### Goal
Copy out the lines below, substituting "lens" for each occurrence of "camera" and leaving everything else unchanged. Omit the pictures from your answer.

### Records to process
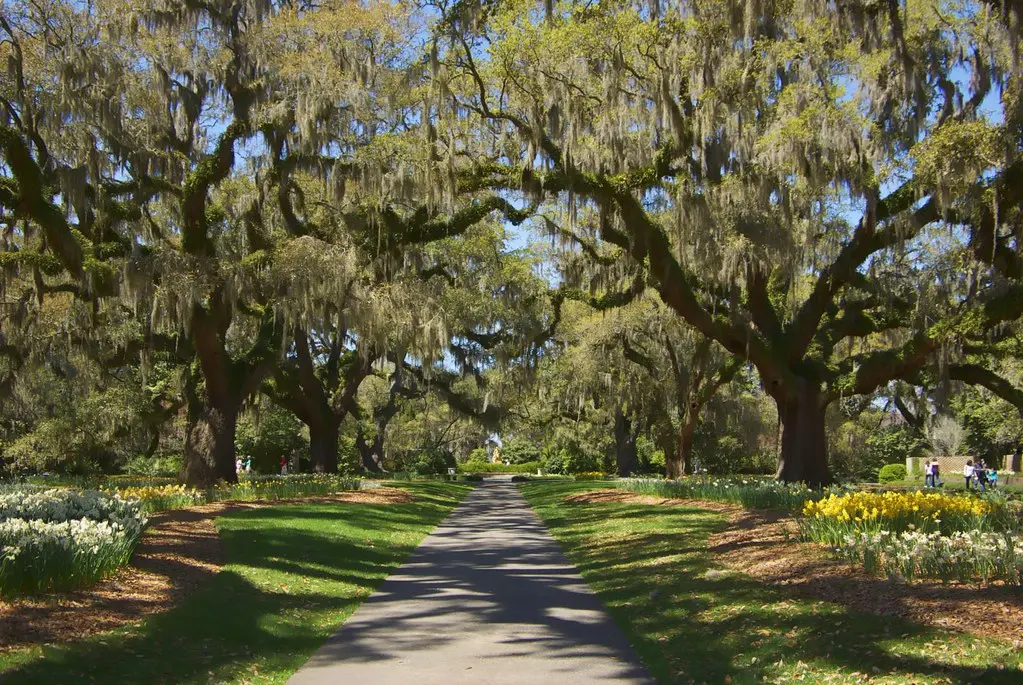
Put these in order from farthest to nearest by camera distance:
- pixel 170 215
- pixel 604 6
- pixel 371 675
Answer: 1. pixel 170 215
2. pixel 604 6
3. pixel 371 675

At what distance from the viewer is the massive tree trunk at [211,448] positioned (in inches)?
859

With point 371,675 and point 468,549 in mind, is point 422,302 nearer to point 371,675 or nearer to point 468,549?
point 468,549

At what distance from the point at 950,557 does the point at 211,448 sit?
697 inches

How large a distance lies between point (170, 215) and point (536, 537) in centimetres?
1265

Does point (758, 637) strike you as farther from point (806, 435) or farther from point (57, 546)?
point (806, 435)

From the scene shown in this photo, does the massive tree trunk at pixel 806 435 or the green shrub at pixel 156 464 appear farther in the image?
the green shrub at pixel 156 464

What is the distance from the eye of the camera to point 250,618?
313 inches

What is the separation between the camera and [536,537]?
16094mm

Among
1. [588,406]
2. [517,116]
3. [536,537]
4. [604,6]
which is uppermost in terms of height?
[604,6]

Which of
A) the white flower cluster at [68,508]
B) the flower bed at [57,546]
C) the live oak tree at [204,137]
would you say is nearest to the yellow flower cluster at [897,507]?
the flower bed at [57,546]

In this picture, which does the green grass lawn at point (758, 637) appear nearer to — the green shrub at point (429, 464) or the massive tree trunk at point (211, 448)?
the massive tree trunk at point (211, 448)

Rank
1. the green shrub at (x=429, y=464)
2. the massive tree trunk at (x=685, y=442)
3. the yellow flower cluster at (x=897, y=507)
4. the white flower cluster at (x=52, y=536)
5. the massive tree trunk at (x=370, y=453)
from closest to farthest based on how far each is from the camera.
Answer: the white flower cluster at (x=52, y=536), the yellow flower cluster at (x=897, y=507), the massive tree trunk at (x=685, y=442), the massive tree trunk at (x=370, y=453), the green shrub at (x=429, y=464)

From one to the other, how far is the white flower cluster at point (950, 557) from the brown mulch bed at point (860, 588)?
0.13m

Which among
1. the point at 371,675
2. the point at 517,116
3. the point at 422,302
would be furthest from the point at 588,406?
the point at 371,675
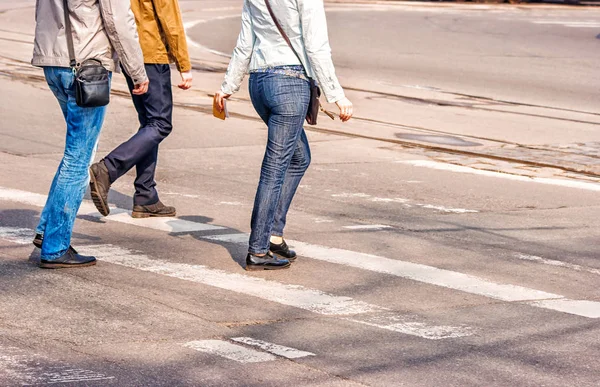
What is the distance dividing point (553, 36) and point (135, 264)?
22335mm

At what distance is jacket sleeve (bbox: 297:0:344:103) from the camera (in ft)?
20.4

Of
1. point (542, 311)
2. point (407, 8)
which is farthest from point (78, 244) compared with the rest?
point (407, 8)

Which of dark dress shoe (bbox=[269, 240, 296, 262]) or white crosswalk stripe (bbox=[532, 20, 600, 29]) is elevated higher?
dark dress shoe (bbox=[269, 240, 296, 262])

### Solution for this exercise
Put these in order from farthest to nearest by lens distance:
- pixel 170 215
- pixel 604 6
- pixel 371 675
Answer: 1. pixel 170 215
2. pixel 604 6
3. pixel 371 675

At what distance from the viewer is the massive tree trunk at [211,448] positioned (in inches)?
859

With point 371,675 and point 468,549 in mind, is point 422,302 nearer to point 371,675 or nearer to point 468,549?
point 468,549

At what distance from the point at 950,557 does the point at 211,448 sit?
697 inches

How large a distance lies between point (170, 215) and point (536, 537) in centimetres?
1265

Does point (758, 637) strike you as farther from point (806, 435) or farther from point (57, 546)?
point (806, 435)

From the scene shown in this photo, does the massive tree trunk at pixel 806 435 or the green shrub at pixel 156 464 appear farther in the image?
the green shrub at pixel 156 464

What is the distance from the eye of the lens to point 250,618?
313 inches

What is the separation between the lens and [536,537]?
16094mm

Among
1. [588,406]
2. [517,116]
3. [536,537]
4. [604,6]
which is uppermost in terms of height?
[604,6]

Which of
A) the white flower cluster at [68,508]
B) the flower bed at [57,546]
C) the live oak tree at [204,137]
would you say is nearest to the yellow flower cluster at [897,507]?
the flower bed at [57,546]

In this picture, which does the green grass lawn at point (758, 637) appear nearer to — the green shrub at point (429, 464) or the massive tree trunk at point (211, 448)?
the massive tree trunk at point (211, 448)

Rank
1. the green shrub at (x=429, y=464)
2. the massive tree trunk at (x=685, y=442)
3. the yellow flower cluster at (x=897, y=507)
4. the white flower cluster at (x=52, y=536)
5. the massive tree trunk at (x=370, y=453)
from closest to farthest based on how far each is from the lens.
Answer: the white flower cluster at (x=52, y=536), the yellow flower cluster at (x=897, y=507), the massive tree trunk at (x=685, y=442), the massive tree trunk at (x=370, y=453), the green shrub at (x=429, y=464)

From one to the other, how far is the white flower cluster at point (950, 557) from the brown mulch bed at point (860, 588)?
0.13m

Which among
1. the point at 371,675
2. the point at 517,116
3. the point at 422,302
would be furthest from the point at 588,406?
the point at 371,675
What is the distance dividing point (553, 36) and point (135, 264)?
22335mm

At what distance is jacket sleeve (bbox: 297:0:344:103) from the lens (in ft)?
20.4

Of
1. point (542, 311)
2. point (407, 8)
which is farthest from point (78, 244) compared with the rest?
point (407, 8)

Which of dark dress shoe (bbox=[269, 240, 296, 262]) or white crosswalk stripe (bbox=[532, 20, 600, 29]) is elevated higher?
dark dress shoe (bbox=[269, 240, 296, 262])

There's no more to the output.